Source code for dispel.processing.transform
"""Transformation functionalities for processing module."""
from abc import ABCMeta
from typing import (
Any,
Callable,
Dict,
Generator,
Iterable,
List,
Literal,
Optional,
Union,
cast,
)
import numpy as np
import pandas as pd
from dispel.data.core import Reading
from dispel.data.levels import (
Context,
Level,
LevelId,
LevelIdType,
RawDataSetAlreadyExists,
)
from dispel.data.raw import (
DEFAULT_COLUMNS,
RawDataSet,
RawDataSetDefinition,
RawDataSetSource,
RawDataValueDefinition,
)
from dispel.data.values import ValueDefinition
from dispel.processing.core import ProcessingResult, ProcessingStep, ProcessResultType
from dispel.processing.data_set import (
DataSetProcessingStepProtocol,
MutateDataSetProcessingStepBase,
RawDataSetProcessingResult,
StorageError,
WrapResultGeneratorType,
)
from dispel.processing.level import LevelFilterProcessingStepMixin, LevelFilterType
[docs]
class TransformStepChainMixIn(DataSetProcessingStepProtocol, metaclass=ABCMeta):
"""A mixin class that allows to chain transformation steps.
The basic idea is to leverage the new data set ids from the previous transform step
as the required data set ids for the current step. This avoids having to define the
`data_set_ids` attribute.
"""
[docs]
def get_data_set_ids(self) -> Iterable[str]:
"""Get the data set ids to be processed.
This uses the new data set ids from a previous transform step if set. Otherwise,
falls back to the default behavior of returning the set data set ids from the
constructor or class variable.
Returns
-------
Iterable[str]
An iterable of data set ids.
"""
assert isinstance(
self, ProcessingStep
), "TransformStepChainMixIn must inherit from ProcessingStep"
# pylint: disable=no-member
if isinstance(self.predecessor, TransformStep):
return [self.predecessor.get_new_data_set_id()]
# pylint: enable=no-member
return super().get_data_set_ids() # type: ignore[safe-super]
[docs]
class TransformStep(TransformStepChainMixIn, MutateDataSetProcessingStepBase):
r"""A raw data set transformation processing step.
This class provides a convenient way to transform one or more data sets by
specifying their ids, their level_ids or a level filter, a transformation function
and specifications of a new data set to be returned as result of the processing
step.
Parameters
----------
data_set_ids
An optional list of data set ids to be used for the transformation.

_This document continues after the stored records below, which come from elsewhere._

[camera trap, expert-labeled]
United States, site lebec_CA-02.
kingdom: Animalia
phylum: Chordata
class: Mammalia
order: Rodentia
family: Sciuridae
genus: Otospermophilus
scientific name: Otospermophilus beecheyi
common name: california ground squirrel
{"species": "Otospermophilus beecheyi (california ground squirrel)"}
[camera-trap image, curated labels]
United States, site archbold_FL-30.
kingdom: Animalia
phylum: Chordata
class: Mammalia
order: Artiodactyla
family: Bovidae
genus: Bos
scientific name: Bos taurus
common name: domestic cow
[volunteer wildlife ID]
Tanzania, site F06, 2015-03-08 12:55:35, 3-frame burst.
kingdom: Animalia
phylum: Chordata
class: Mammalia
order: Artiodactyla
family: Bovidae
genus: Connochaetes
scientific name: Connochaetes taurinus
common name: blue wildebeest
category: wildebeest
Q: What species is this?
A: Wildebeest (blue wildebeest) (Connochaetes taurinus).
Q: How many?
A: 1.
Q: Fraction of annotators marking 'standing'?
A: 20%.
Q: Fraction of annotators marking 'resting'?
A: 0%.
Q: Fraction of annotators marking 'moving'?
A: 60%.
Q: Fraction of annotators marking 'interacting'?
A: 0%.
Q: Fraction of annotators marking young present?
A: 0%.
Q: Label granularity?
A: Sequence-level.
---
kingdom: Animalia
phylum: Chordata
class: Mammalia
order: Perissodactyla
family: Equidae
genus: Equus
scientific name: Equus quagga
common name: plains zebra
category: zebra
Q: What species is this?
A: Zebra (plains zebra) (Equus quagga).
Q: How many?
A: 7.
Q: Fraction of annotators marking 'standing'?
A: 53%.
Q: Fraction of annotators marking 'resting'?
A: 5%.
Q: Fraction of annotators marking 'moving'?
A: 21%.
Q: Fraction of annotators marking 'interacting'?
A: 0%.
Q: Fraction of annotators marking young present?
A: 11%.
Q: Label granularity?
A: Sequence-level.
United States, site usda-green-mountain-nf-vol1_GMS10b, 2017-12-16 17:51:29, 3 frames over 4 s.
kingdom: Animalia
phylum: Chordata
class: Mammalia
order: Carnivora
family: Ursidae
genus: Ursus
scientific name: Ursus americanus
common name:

See
:class:`~dispel.processing.data_set.DataSetProcessingStepMixin`.
transform_function
An optional function to be applied to the data sets. See
:class:`~dispel.processing.data_set.MutateDataSetProcessingStepBase`. The transform
function is expected to produce one or more columns of a data set according to
the specification in `definitions`. The function can return NumPy unidimensional
arrays, Pandas series and data frames.
new_data_set_id
An optional id used for the
:class:`~dispel.data.raw.RawDataSetDefinition`. If no id was provided, the
:data:`new_data_set_id` class variable will be used. Alternatively, one can
overwrite :meth:`get_new_data_set_id` to provide the new data set id.
definitions
An optional list of :class:`~dispel.data.raw.RawDataValueDefinition` that has to
match the number of columns returned by the :attr:`transform_function`. If no
definitions were provided, the :data:`definitions` class variable will be used.
Alternatively, one can overwrite :meth:`get_definitions` to provide the list of
definitions.
level_filter
An optional filter to limit the levels being processed. See
:class:`~dispel.processing.level.LevelProcessingStep`.
storage_error
This argument is only useful when the given new data id already exists.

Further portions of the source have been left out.